Lastminute told Which?: ‘We have strong relationships with our partners, working closely for 25 years, putting customers at the heart of everything we do.’
A common theme is terrible service, something Zoe Sharp, a TravelUp customer, experienced.
Zoe booked a JetBlue flight through the OTA for her family from London to New York in December 2022. When they could no longer travel, she contacted TravelUp to cancel.
Despite JetBlue’s terms and conditions permitting Zoe to gain a credit refund when cancelling 24 hours or more in advance of departure, TravelUp said this wasn’t possible. Knowing her rights, Zoe insisted TravelUp cancel anyway. However, by the time it did, the departure time was less than 24 hours away. This left Zoe in limbo.
Zoe had even paid an extra £75 upfront for TravelUp’s ‘gold service pack’. This was supposedly for ‘preferential customer service’. And yet, it was only after Which? stepped in that TravelUp said she was entitled to credit – not brilliant for a website that advertises its services as ‘0% faff’.
Online travel agent refund hold-ups

Zoe isn’t alone in experiencing this sort of hassle. Which? regularly hears from customers of some OTAs struggling to get refunds for disrupted or cancelled flights.
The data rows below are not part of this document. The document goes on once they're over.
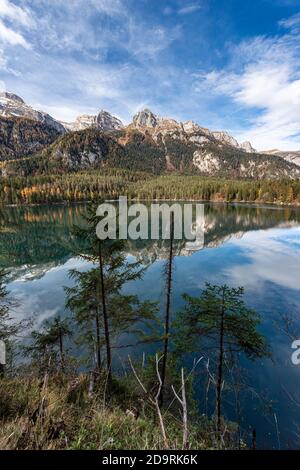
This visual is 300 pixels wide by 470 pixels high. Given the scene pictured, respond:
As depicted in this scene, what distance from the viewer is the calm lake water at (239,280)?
42.0 feet

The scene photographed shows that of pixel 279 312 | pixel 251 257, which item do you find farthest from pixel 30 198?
pixel 279 312

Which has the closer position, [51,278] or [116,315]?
[116,315]

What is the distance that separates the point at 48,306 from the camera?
987 inches

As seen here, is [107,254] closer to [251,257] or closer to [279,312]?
[279,312]

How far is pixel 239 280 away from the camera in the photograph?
1224 inches

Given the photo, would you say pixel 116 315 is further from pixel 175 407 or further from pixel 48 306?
pixel 48 306

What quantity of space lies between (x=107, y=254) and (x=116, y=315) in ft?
10.3

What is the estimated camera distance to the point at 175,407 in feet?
37.8

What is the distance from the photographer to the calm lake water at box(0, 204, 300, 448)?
12.8 m
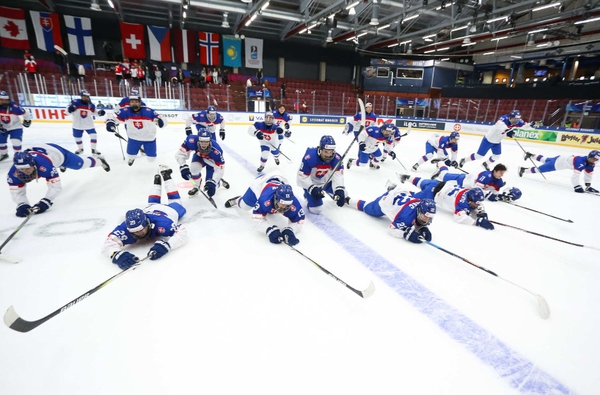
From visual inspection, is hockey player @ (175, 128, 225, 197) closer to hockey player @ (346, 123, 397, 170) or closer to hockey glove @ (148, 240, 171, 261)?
hockey glove @ (148, 240, 171, 261)

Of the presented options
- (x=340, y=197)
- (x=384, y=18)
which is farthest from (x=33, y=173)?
(x=384, y=18)

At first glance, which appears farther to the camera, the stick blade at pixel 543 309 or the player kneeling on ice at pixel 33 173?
the player kneeling on ice at pixel 33 173

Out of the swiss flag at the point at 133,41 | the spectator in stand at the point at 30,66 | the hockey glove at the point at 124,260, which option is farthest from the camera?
the swiss flag at the point at 133,41

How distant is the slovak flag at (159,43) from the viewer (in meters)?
16.6

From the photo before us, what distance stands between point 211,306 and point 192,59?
63.2 ft

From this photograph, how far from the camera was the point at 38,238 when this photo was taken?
118 inches

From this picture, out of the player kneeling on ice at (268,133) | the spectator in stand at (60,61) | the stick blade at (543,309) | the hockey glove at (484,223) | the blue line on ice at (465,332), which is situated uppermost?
the spectator in stand at (60,61)

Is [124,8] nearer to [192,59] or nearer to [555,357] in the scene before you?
[192,59]

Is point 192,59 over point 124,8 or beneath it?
beneath

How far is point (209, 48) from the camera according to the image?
18031 millimetres

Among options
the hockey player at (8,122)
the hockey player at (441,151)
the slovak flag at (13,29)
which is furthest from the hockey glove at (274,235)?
the slovak flag at (13,29)

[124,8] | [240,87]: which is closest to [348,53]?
[240,87]

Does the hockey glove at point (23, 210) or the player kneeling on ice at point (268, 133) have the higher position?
the player kneeling on ice at point (268, 133)

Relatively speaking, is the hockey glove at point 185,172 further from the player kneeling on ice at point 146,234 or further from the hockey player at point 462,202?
the hockey player at point 462,202
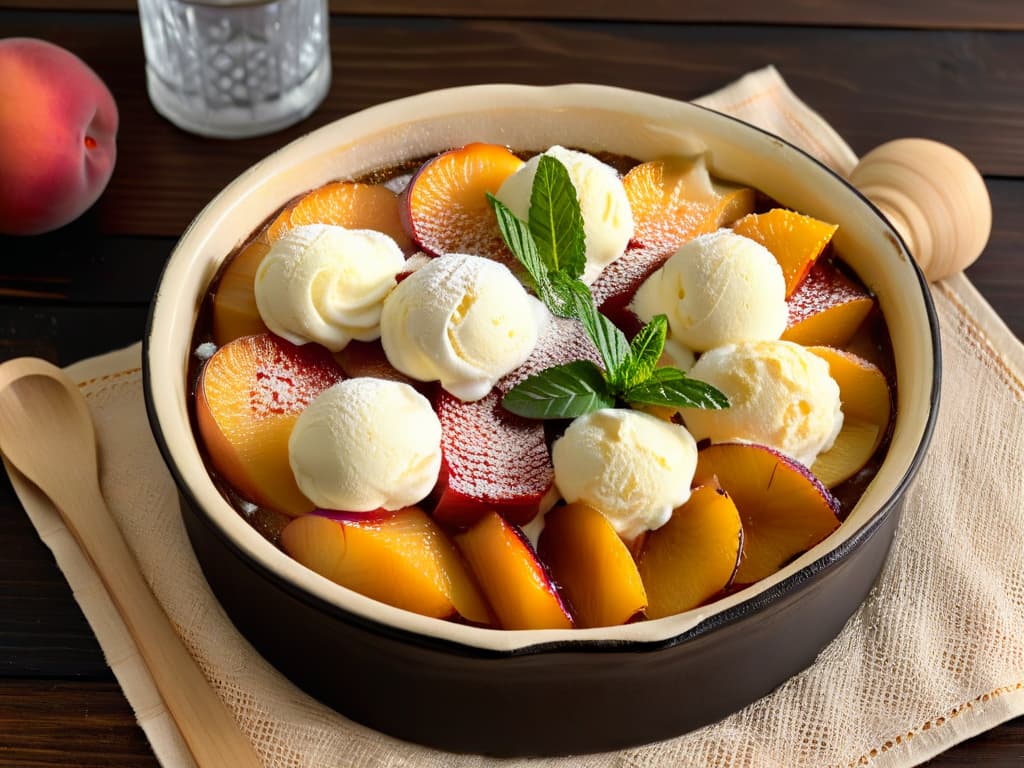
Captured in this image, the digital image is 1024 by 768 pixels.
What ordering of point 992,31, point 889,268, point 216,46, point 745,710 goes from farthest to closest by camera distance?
point 992,31, point 216,46, point 889,268, point 745,710

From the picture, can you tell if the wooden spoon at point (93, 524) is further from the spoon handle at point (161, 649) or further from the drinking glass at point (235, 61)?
the drinking glass at point (235, 61)

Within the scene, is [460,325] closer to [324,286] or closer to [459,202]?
[324,286]

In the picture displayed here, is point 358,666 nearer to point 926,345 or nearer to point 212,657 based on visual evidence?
point 212,657

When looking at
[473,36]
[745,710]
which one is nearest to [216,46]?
[473,36]

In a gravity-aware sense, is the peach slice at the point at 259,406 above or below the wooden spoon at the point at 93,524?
above

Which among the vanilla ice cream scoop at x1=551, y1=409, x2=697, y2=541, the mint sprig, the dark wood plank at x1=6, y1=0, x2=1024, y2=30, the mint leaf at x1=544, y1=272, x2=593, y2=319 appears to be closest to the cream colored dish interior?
the vanilla ice cream scoop at x1=551, y1=409, x2=697, y2=541

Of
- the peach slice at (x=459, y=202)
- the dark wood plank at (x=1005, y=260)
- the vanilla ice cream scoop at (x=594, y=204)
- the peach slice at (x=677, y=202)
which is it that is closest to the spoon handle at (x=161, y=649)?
the peach slice at (x=459, y=202)

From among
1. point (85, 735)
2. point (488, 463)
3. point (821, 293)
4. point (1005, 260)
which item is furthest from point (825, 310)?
point (85, 735)
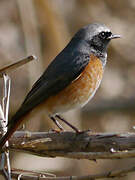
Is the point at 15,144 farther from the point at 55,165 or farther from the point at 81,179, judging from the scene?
the point at 55,165

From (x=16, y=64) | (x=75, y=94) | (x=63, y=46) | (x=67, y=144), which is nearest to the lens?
(x=16, y=64)

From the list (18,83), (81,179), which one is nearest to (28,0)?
(18,83)

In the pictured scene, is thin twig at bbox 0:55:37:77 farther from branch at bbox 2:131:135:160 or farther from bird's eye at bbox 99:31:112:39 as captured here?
bird's eye at bbox 99:31:112:39

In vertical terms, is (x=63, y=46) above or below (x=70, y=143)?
above

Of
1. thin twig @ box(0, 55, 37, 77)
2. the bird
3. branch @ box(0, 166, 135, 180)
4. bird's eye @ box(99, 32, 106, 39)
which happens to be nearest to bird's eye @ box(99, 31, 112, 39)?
bird's eye @ box(99, 32, 106, 39)

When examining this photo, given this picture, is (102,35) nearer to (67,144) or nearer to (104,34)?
(104,34)

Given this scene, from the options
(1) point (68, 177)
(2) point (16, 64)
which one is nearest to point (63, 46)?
(2) point (16, 64)
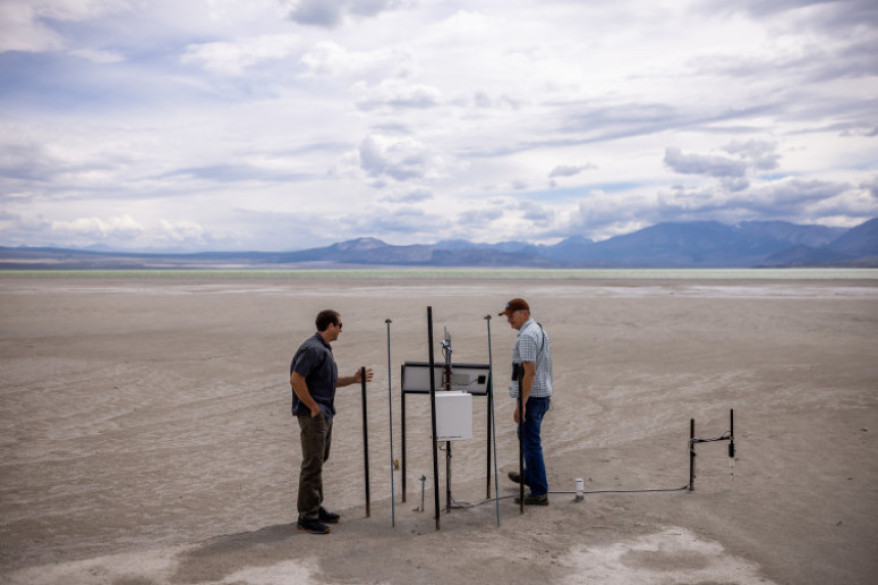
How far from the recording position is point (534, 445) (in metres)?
6.91

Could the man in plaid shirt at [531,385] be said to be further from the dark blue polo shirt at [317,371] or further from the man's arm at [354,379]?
the dark blue polo shirt at [317,371]

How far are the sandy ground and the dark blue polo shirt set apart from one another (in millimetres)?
1247

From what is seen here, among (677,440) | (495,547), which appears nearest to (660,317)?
(677,440)

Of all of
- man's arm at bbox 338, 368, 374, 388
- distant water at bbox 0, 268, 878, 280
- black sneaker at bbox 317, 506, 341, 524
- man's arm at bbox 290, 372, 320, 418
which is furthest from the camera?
distant water at bbox 0, 268, 878, 280

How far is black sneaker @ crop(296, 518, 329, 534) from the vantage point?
6.27 metres

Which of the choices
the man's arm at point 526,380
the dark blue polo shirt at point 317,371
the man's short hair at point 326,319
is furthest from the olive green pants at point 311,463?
the man's arm at point 526,380

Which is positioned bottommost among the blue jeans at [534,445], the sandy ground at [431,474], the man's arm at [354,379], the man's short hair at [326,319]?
the sandy ground at [431,474]

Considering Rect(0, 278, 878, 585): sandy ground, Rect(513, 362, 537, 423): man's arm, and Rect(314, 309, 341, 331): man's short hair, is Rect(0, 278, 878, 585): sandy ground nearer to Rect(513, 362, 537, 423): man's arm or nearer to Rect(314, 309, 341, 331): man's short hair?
Rect(513, 362, 537, 423): man's arm

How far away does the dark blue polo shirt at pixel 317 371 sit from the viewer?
6121 mm

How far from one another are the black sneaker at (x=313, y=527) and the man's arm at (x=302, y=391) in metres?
1.12

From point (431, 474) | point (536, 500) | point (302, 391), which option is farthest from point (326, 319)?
point (536, 500)

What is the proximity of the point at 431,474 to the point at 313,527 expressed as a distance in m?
2.12

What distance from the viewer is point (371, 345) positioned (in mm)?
19328

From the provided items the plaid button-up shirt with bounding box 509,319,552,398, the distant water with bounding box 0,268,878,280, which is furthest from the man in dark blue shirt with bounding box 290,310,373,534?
the distant water with bounding box 0,268,878,280
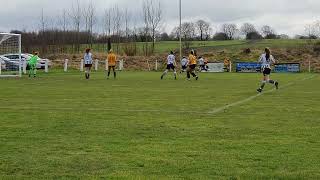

Part of the problem is that OTAs often use their own credit cards to book flights, rather than the customer’s. That means that when a flight is cancelled, the OTA must apply for the refund. It then has to be credited back to its card before it can be passed on to the customer, which lengthens the process.
While using an OTA shouldn’t affect your consumer rights, all too often it ends up causing delay, confusion and frustration.
How to book your next flight or holiday
In their responses to us, many of the OTAs argued that they allow passengers to look at flights from different airlines at the same time – and to add hotel bookings or other services. In fact, Skyscanner or similar sites are the best place to see all the possible flight options, and if you want to add a hotel or other services, many airlines let you do that too, but we wouldn’t use them or an OTA.
You’re better off booking with a decent package holiday provider, such as one of our Which? Recommended Providers. Occasionally, OTAs do offer an unbeatable deal, but you should weigh up whether the difference in price is worth it. If it’s minimal, we’d choose the airline every time, because if anything goes wrong later down the line, you know who the responsibility lies with.